Directives:
(a) According to the forum post, why does the poster conclude that the rise in PCB temperature does not point to a real cooling problem?
(b) Reproduce the stretch of the forum post from "It works very" through "booster and battery)".

Supplied passage:
::::

It works very well when powered with a 12V/20A switch-mode supply. But when powered with a 12V Lead-Acid battery, the DC-DC booster breaks down (short circuit on the booster input after a short while).

I simply don't understand this behaviour and I have now destroyed two boosters on this stunt. There must be something different with the switch-mode versus the battery - although both are a 12V source for the DC-DC booster.

What is going on? Can anyone explain this?

The picture shows the 3 parts (switch-mode supply, DC-DC booster and battery)

switch-mode supply, DC-DC booster and battery

Update:

The damage is done after a few seconds (5-10) presumably after the LiPo is disconnected on the output (while testing). Maybe the battery should be disconnected first, although this is not needed with the switch-mode supply. However something points to this may be the cause, as there seems to be no problem while the charging is ongoing from the battery (although this is only tried for the mentioned 5-10 seconds).

It's true that there is a swift rise in the PCB temperature, which is not seen with the switch-mode supply. The manufacturer only suggests adding cooling above 6A (its 96% efficient). So it's not a real cooling problem.

::::

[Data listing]
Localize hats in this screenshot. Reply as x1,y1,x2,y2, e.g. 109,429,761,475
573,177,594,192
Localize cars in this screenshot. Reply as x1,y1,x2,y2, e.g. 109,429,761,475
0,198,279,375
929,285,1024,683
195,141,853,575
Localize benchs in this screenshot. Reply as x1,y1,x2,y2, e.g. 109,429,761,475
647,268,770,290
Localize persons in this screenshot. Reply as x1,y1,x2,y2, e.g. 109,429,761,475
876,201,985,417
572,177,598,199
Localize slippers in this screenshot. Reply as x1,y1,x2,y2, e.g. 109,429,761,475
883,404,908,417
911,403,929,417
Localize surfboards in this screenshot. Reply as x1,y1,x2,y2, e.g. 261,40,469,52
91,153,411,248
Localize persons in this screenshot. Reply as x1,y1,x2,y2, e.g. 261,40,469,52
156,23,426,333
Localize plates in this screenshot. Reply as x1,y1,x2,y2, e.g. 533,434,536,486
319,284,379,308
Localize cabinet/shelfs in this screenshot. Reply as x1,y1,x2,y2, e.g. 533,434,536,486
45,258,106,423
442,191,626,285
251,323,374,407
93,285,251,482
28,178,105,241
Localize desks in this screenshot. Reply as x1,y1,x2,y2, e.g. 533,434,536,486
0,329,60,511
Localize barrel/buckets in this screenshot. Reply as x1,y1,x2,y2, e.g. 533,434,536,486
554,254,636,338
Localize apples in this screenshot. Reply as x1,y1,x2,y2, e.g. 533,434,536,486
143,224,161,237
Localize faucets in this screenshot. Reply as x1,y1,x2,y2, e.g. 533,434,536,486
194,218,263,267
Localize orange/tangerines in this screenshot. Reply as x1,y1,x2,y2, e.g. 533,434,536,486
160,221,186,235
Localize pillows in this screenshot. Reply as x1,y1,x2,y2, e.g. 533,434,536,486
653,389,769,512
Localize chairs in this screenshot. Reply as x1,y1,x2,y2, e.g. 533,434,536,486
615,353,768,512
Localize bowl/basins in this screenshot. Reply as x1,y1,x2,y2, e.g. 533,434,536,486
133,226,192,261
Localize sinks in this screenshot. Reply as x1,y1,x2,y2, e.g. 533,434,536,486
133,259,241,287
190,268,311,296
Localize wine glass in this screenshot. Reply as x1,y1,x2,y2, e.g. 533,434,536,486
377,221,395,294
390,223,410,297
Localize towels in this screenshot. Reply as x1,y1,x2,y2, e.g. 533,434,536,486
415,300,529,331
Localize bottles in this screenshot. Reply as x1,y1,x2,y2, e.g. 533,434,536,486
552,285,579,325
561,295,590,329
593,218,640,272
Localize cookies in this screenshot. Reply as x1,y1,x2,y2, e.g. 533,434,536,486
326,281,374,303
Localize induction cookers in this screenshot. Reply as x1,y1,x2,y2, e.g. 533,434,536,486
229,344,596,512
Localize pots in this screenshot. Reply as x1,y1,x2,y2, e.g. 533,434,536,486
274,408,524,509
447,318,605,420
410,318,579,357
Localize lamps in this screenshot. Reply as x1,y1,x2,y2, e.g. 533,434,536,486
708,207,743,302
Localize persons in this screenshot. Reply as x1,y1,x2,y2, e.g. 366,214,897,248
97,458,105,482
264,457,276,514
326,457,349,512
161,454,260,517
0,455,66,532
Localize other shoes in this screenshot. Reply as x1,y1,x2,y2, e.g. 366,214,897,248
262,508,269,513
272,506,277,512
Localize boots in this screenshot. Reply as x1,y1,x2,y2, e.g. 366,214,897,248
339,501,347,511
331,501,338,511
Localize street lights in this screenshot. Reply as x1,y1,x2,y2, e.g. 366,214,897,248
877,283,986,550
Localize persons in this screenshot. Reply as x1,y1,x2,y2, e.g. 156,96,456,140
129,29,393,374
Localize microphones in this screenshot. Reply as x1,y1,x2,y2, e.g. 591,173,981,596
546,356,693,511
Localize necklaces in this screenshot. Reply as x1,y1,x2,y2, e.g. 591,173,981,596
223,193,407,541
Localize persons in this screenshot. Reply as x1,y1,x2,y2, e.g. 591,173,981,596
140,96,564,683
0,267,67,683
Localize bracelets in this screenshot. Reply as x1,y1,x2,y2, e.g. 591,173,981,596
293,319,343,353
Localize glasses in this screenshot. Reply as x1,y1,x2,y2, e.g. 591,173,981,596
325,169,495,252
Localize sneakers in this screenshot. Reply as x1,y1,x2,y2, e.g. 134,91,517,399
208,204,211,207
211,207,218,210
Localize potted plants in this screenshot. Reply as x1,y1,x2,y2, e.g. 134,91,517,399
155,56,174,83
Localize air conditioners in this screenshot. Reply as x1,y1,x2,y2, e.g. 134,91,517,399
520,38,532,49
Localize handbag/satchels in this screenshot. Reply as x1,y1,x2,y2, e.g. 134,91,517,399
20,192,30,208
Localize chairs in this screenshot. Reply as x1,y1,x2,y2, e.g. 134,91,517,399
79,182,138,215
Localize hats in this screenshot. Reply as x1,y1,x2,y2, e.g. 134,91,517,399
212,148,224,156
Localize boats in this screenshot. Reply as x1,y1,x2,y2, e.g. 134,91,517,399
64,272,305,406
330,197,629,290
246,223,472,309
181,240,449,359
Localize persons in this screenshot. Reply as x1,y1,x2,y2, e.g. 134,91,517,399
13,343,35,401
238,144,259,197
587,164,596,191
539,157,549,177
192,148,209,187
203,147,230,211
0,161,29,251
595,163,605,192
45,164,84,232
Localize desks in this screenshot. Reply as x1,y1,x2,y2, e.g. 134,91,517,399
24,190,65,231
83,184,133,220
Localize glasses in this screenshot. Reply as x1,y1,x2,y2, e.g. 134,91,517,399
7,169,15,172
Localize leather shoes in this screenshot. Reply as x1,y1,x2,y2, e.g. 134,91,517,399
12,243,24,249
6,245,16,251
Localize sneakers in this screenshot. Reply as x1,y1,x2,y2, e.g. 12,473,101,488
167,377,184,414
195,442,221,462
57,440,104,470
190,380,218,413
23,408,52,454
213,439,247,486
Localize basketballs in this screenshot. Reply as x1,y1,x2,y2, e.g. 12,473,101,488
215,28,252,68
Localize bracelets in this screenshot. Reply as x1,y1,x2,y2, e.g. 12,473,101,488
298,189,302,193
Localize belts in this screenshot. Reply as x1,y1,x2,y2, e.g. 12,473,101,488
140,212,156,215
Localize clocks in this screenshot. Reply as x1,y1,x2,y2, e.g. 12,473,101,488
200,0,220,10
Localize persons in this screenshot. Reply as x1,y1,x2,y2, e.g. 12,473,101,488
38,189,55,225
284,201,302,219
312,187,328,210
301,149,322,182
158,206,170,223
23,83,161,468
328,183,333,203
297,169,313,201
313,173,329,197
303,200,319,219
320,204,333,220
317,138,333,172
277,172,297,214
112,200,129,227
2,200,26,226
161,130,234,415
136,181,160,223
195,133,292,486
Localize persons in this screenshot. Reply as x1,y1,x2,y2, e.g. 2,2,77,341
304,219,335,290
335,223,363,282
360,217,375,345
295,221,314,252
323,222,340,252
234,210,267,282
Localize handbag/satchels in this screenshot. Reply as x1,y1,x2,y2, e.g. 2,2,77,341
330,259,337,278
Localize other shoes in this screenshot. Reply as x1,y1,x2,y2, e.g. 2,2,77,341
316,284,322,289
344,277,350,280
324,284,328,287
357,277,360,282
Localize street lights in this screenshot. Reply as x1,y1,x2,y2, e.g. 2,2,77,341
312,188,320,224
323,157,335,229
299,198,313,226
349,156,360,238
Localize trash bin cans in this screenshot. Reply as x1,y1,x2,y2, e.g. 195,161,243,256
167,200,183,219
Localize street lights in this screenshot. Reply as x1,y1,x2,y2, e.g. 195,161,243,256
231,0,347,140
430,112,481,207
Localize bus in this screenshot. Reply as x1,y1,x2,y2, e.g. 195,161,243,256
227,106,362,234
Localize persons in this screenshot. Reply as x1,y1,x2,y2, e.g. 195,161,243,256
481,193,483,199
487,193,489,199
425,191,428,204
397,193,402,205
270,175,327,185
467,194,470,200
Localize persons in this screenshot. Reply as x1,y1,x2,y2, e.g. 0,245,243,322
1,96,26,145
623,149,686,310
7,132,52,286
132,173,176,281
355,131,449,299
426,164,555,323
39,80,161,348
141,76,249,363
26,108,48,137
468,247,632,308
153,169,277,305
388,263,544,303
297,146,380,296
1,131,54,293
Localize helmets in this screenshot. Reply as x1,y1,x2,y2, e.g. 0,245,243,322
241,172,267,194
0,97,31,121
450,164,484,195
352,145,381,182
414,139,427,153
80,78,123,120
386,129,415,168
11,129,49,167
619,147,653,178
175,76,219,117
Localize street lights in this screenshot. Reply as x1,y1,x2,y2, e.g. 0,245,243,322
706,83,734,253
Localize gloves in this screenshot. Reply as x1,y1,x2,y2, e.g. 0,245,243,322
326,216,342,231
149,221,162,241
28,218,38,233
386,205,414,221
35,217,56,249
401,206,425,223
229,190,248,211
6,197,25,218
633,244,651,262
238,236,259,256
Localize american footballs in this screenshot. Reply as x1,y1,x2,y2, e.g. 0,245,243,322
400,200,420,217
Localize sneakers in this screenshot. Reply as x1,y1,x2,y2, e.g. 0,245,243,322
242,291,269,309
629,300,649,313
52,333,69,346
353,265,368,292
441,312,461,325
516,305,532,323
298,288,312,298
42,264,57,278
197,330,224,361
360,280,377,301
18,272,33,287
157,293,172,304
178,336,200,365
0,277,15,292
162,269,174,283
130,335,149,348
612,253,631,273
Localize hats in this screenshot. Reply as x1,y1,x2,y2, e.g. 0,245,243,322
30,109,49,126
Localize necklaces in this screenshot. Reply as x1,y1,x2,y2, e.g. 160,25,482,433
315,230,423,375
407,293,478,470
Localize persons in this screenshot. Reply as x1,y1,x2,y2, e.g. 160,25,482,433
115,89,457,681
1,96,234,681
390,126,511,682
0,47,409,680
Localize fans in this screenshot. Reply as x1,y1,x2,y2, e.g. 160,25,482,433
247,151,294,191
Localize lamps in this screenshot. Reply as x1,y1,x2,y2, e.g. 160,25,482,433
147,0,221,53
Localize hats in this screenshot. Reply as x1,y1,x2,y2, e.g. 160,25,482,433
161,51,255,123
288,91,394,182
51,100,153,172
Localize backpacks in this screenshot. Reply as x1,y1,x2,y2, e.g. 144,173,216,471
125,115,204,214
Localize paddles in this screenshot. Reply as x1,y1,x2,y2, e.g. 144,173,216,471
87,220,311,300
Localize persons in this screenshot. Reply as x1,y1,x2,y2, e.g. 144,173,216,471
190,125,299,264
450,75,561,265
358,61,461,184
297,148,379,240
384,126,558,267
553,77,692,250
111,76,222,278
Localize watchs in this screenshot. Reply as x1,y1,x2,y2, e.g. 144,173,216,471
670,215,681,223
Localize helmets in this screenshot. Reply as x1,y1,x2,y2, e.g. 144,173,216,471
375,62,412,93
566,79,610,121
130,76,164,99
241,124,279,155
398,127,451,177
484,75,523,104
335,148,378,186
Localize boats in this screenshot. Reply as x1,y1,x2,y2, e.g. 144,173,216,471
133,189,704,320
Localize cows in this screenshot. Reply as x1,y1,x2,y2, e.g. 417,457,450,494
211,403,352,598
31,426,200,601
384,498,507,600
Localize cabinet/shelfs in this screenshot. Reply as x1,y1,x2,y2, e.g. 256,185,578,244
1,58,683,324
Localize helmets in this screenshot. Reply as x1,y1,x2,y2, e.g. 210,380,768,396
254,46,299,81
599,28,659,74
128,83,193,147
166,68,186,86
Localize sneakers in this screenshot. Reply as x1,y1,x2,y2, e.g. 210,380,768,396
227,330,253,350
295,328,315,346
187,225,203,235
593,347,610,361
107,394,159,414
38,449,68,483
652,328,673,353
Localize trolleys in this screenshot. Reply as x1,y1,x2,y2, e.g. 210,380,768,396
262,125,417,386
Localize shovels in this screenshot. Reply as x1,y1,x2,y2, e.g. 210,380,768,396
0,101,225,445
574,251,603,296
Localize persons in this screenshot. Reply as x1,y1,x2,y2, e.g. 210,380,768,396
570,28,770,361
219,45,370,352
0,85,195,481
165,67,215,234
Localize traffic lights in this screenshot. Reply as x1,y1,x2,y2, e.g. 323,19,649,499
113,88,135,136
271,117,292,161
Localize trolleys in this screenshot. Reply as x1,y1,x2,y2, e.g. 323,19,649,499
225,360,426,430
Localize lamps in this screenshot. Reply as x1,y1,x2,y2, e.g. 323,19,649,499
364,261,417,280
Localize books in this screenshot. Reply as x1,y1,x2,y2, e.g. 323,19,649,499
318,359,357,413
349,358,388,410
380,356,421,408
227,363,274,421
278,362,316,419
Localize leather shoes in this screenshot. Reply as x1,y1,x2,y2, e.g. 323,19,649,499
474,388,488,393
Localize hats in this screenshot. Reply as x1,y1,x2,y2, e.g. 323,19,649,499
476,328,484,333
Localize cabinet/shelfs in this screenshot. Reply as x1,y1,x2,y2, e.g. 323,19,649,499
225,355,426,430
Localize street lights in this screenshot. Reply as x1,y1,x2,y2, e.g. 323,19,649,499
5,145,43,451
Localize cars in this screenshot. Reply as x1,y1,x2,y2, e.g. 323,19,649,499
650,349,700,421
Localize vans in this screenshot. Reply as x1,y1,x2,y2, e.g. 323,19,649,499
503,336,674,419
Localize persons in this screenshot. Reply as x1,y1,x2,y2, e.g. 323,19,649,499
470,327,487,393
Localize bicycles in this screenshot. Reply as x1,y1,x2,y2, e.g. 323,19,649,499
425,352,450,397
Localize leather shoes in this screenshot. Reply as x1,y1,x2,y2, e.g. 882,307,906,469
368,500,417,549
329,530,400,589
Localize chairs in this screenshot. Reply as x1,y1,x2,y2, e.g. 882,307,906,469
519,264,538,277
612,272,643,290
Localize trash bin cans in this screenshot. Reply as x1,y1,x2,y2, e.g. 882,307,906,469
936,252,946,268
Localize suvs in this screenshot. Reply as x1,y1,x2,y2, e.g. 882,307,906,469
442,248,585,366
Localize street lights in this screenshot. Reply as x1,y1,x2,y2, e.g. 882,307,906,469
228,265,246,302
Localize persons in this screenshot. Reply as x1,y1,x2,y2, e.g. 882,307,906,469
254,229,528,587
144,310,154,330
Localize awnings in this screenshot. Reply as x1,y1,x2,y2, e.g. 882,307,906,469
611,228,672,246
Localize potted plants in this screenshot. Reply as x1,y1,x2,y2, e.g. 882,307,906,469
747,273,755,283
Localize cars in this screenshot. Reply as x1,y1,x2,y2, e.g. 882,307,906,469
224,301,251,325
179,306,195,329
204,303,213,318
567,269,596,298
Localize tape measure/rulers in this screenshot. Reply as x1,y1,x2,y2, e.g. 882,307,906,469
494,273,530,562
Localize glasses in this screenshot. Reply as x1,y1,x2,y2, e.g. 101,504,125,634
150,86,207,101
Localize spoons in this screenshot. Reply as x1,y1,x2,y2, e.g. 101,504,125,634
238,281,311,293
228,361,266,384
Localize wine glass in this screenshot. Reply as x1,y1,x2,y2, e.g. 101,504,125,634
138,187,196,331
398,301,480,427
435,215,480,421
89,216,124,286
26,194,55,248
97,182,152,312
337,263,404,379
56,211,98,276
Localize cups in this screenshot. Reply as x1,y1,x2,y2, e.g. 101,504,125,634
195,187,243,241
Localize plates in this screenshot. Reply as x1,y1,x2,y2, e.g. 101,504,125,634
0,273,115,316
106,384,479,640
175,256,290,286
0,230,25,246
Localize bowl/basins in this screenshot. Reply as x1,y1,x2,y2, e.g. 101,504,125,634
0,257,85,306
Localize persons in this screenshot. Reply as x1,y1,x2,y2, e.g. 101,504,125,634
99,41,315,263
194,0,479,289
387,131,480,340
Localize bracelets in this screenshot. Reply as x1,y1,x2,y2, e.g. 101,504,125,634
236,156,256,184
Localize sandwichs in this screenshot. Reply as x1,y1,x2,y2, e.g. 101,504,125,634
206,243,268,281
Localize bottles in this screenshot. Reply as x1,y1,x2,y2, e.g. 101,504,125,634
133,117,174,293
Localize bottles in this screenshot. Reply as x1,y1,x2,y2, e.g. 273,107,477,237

::::

The results:
(a) The poster notes that the manufacturer recommends added cooling only above 6A and that the booster is 96% efficient. For that reason the poster concludes that the temperature rise does not indicate a genuine cooling problem.

(b)
It works very well when powered with a 12V/20A switch-mode supply. But when powered with a 12V Lead-Acid battery, the DC-DC booster breaks down (short circuit on the booster input after a short while).

I simply don't understand this behaviour and I have now destroyed two boosters on this stunt. There must be something different with the switch-mode versus the battery - although both are a 12V source for the DC-DC booster.

What is going on? Can anyone explain this?

The picture shows the 3 parts (switch-mode supply, DC-DC booster and battery)